Um dos achados aponta que os pacientes coinfectados (HIV/HPV) apresentaram carga viral menor em relação aos que foram contaminados somente com HIV. Ou seja, com o uso da HAART, muitos pacientes apresentavam alto número de células TCD4+ e baixa carga viral de HIV.

Os pesquisadores não chegaram a uma conclusão sobre esse achado. “Esse dado poderia ser confirmado com uma diferença estatística significativa em relação ao uso de antirretrovirais, mas não houve dados conclusivos em relação a isso”, disse Casseb.

Ele conta que o grupo pretende ampliar o estudo para avaliar esse dado específico. Uma das hipóteses, segundo ele, é que nos pacientes coinfectados que apresentaram significativa carga viral menor em relação àqueles que não estavam infectados pelo HPV “o resultado pode indicar que o grupo apresentava maior adesão ao tratamento com coquetel e, consequentemente, melhor qualidade de vida”.

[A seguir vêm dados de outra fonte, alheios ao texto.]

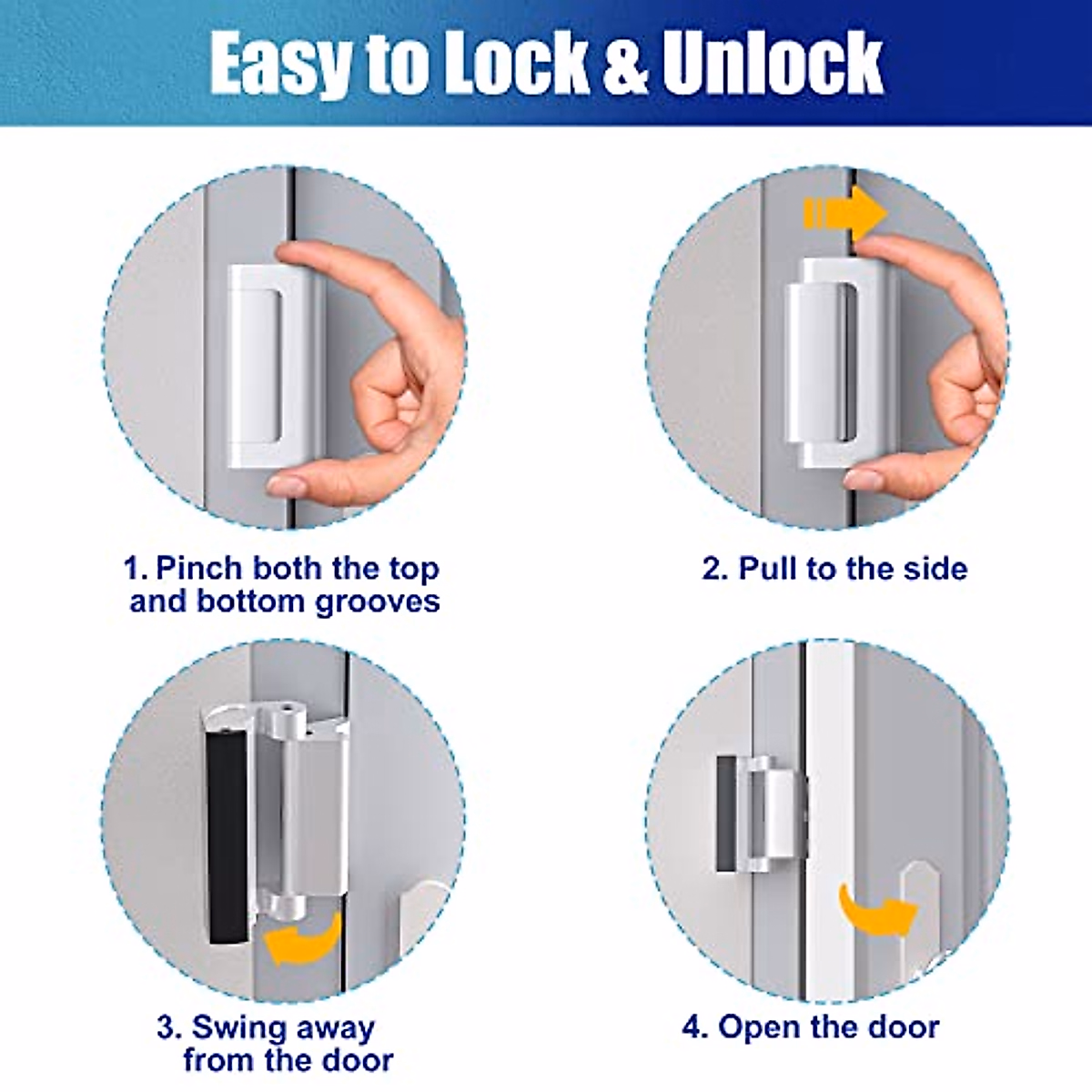 Easy to Lock & Unlock

1. Pinch both the top and bottom grooves

2. Pull to the side

3. Swing away from the door

4. Open the door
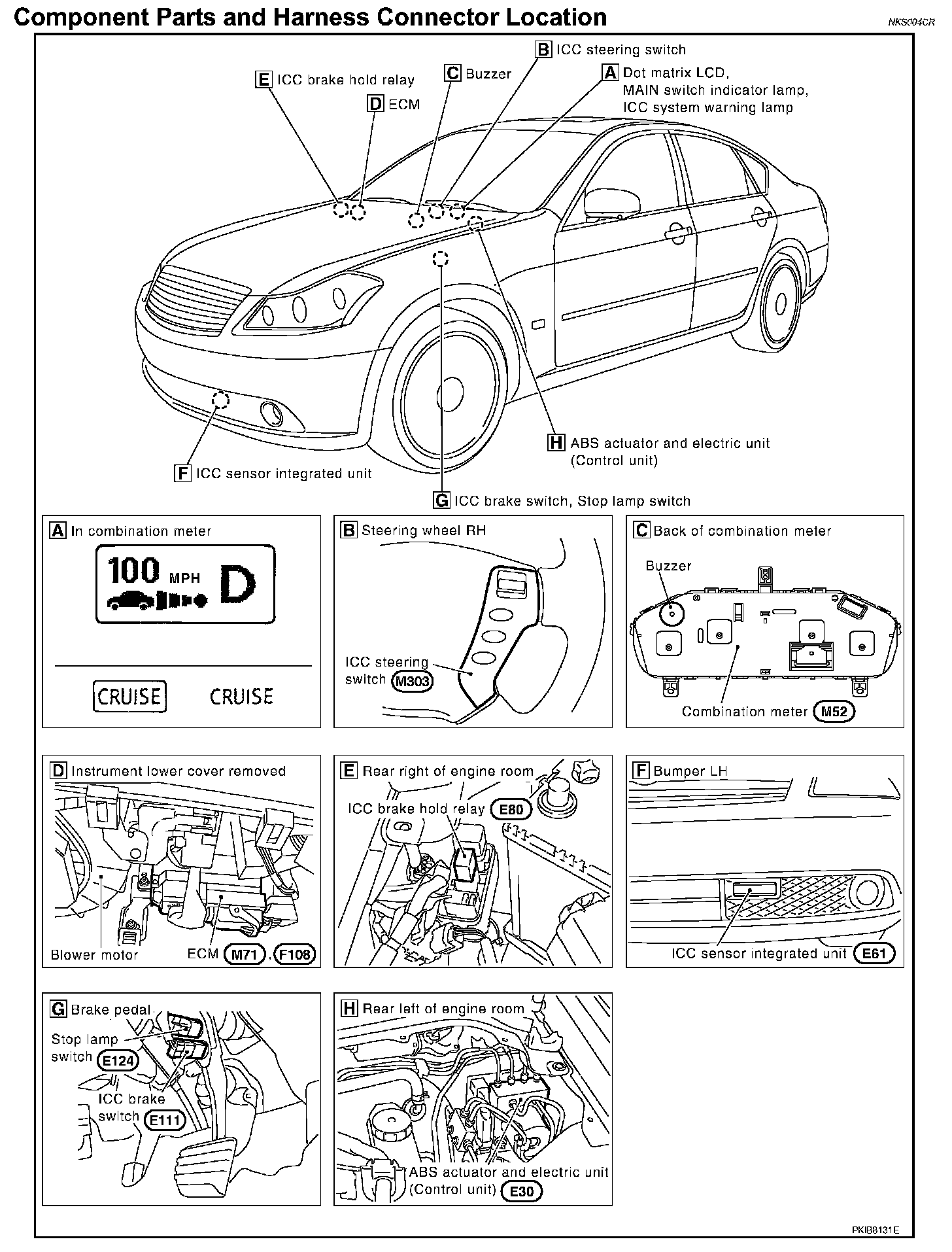 Component Parts and Harness Connector Location

NKS004CR

B ICC steering switch

E ICC brake hold relay

C Buzzer

A Dot matrix LCD, MAIN switch indicator lamp, ICC system warning lamp

D ECM

H ABS actuator and electric unit (Control unit)

F ICC sensor integrated unit

G ICC brake switch, Stop lamp switch

A In combination meter

100 MPH D

CRUISE CRUISE

B Steering wheel RH

ICC steering switch M303

C Back of combination meter

Buzzer

Combination meter M52

D Instrument lower cover removed

Blower motor

ECM M71, F108

E Rear right of engine room

ICC brake hold relay E80

F Bumper LH

ICC sensor integrated unit E61

G Brake pedal

Stop lamp switch E124

ICC brake switch E111

H Rear left of engine room

ABS actuator and electric unit (Control unit) E30

PKIB8131E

Atualmente, existem duas vacinas que imunizam contra os vírus 6, 11, 16 e 18 e cuja eficácia, segundo Casseb, é de 99%.

Homens e mulheres

Os homens são um importante reservatório de HPV e os principais responsáveis pela transmissão às suas parceiras. Mas os sintomas da doença no público masculino são, na maioria dos casos, assintomáticos.

A grande maioria dos participantes na pesquisa era homossexual. “Os coinfectados relataram não usar sempre o preservativo na relação oral como ativo, que é a forma mais recorrente de transmissão nesse grupo”, disse Casseb.

O risco de desenvolver câncer, segundo ele, atinge tanto homens como mulheres, mas elas são mais suscetíveis e podem desenvolver tumores malignos na região genital ou, mais raramente, na boca e no nariz.

“No caso dos homens, não sabemos ainda o local onde há o risco, se na bexiga ou em outra parte do trato urinário. Mas um dado interessante é que somente em homossexuais masculinos que têm HIV há uma incidência maior de câncer no pênis e no ânus”, contou.

Assim como nas mulheres, que fazem prevenção por meio do exame de Papanicolau para detectar o HPV, já existem estudos que defendem que homens com perfil que possa ser considerado de risco façam um exame parecido, no caso, no ânus.

“Em São Francisco e em Nova York, nos Estados Unidos, há alguns estudos que indicam que o Papanicolau para os homens pode ser útil na detecção do HPV”, disse Casseb.

O professor da FMUSP conta que o estudo terá continuidade. A ideia é repetir o exame já realizado nos mesmo pacientes por quatro meses, para poder avaliar se o vírus está presente ou não na urina.

“Os próximos passos serão a realização de exames imunológicos com os portadores de HPV/HIV e comparar com os não portadores para avaliar se têm uma resposta imunológica diferente”, disse. Outra frente, segundo Casseb, pretende investigar se esses homens estão disseminando os vírus de outra forma, que não somente pela relação sexual.

O pesquisador destaca que uma das questões que o estudo traz como novidade é a possibilidade de analisar o HPV em mulheres por meio da urina. “Como não é um método invasivo, poderíamos utilizá-lo futuramente como exame adicional. Mas isso não fez parte de nosso estudo”, disse.

O artigo Prevalence of human papillomaviruses in urine samples of male patients infected with HIV-1 in Sao Paulo, de Jorge Casseb e outros, pode ser lido em www.interscience.wiley.com/cgi-bin/fulltext/122662787/PDFSTART.